> **WAS ZU TUN IST**
Beantworten Sie anhand des Auszugs über Sidonie Adlersburg:
(a) Wie alt war Sidonie etwa auf dem Foto mit ihrer Lieblingspuppe?
(b) Mit welcher Nummer wurde sie im Zugangsbuch des „Zigeunerlagers“ in Auschwitz-Birkenau registriert?
(c) In welcher Stadt steht der Grabstein der Familie Breirather?

> **QUELLENAUSZUG**

Sidonie Adlersburg

"Familienzusammenführung" in Auschwitz
  • Sidonie Adlersburg mit ihre Lieblingspuppe im Alter von etwa drei Jahren (Foto: Nachlass Familie Breirather/Archiv DokuZ)
  • Familie Breirather mit Sidonie Adlersburg (vorne rechts) und Freunden, um 1942 (Foto: Nachlass Familie Breirather/Archiv DokuZ)
  • Sidonie wurde im Zugangsbuch des „Zigeunerlagers“ in Auschwitz-Birkenau mit der Nummer Z 6672 und dem Nachnamen ihrer leiblichen Mutter (Berger) registriert (Foto: Staatliches Museum Auschwitz)
  • Grabstein der Familie Breirather in Steyr mit symbolischer Inschrift für Sidonie Adlersburg (Foto: Ernst Schimanko)

Gespeicherte Einträge aus einer Sammlung
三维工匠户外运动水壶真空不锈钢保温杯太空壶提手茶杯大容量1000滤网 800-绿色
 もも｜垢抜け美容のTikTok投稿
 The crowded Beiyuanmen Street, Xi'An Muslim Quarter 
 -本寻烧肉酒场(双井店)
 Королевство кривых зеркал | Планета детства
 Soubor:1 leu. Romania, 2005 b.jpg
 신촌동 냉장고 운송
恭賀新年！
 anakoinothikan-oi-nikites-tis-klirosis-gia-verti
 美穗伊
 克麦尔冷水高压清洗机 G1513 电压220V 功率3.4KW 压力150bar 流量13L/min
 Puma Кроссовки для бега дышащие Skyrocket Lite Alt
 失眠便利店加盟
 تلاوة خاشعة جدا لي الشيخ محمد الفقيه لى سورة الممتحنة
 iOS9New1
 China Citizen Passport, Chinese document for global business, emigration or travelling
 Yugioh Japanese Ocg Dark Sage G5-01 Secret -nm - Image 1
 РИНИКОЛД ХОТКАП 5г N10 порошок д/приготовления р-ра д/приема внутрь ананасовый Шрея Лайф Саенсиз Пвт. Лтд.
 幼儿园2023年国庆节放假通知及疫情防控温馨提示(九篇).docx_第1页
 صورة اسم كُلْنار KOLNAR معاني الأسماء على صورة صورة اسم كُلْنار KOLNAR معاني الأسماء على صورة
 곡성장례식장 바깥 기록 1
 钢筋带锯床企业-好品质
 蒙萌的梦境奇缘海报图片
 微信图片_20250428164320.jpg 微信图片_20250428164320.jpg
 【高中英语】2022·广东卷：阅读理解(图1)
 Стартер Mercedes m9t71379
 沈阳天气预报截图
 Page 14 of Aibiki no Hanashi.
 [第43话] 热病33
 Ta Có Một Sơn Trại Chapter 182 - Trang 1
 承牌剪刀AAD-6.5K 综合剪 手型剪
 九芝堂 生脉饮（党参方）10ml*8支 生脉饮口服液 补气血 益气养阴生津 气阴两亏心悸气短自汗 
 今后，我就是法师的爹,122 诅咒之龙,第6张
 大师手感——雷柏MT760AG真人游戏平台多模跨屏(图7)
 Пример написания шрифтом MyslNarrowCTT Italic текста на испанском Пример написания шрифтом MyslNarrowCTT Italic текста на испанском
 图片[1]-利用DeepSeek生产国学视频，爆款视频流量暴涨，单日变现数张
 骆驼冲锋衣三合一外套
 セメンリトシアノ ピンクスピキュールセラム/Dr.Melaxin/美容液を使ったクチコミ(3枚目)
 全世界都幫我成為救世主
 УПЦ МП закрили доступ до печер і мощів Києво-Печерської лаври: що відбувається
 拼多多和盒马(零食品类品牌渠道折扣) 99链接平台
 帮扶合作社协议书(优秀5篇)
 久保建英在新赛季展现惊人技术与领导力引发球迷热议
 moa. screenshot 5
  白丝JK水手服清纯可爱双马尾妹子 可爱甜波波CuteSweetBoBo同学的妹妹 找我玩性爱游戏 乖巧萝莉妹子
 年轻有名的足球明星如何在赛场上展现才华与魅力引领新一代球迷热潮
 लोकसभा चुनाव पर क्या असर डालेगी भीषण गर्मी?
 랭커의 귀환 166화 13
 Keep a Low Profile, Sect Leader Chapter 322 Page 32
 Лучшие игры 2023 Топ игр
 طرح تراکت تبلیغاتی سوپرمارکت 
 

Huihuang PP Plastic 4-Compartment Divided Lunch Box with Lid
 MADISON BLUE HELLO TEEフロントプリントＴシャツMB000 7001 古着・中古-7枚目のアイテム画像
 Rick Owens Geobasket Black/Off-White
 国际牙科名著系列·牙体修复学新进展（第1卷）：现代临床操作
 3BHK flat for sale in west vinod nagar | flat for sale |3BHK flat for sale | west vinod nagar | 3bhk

> **ANTWORTBEREICH**
(a) Etwa drei Jahre.
(b) Z 6672.
(c) In Steyr.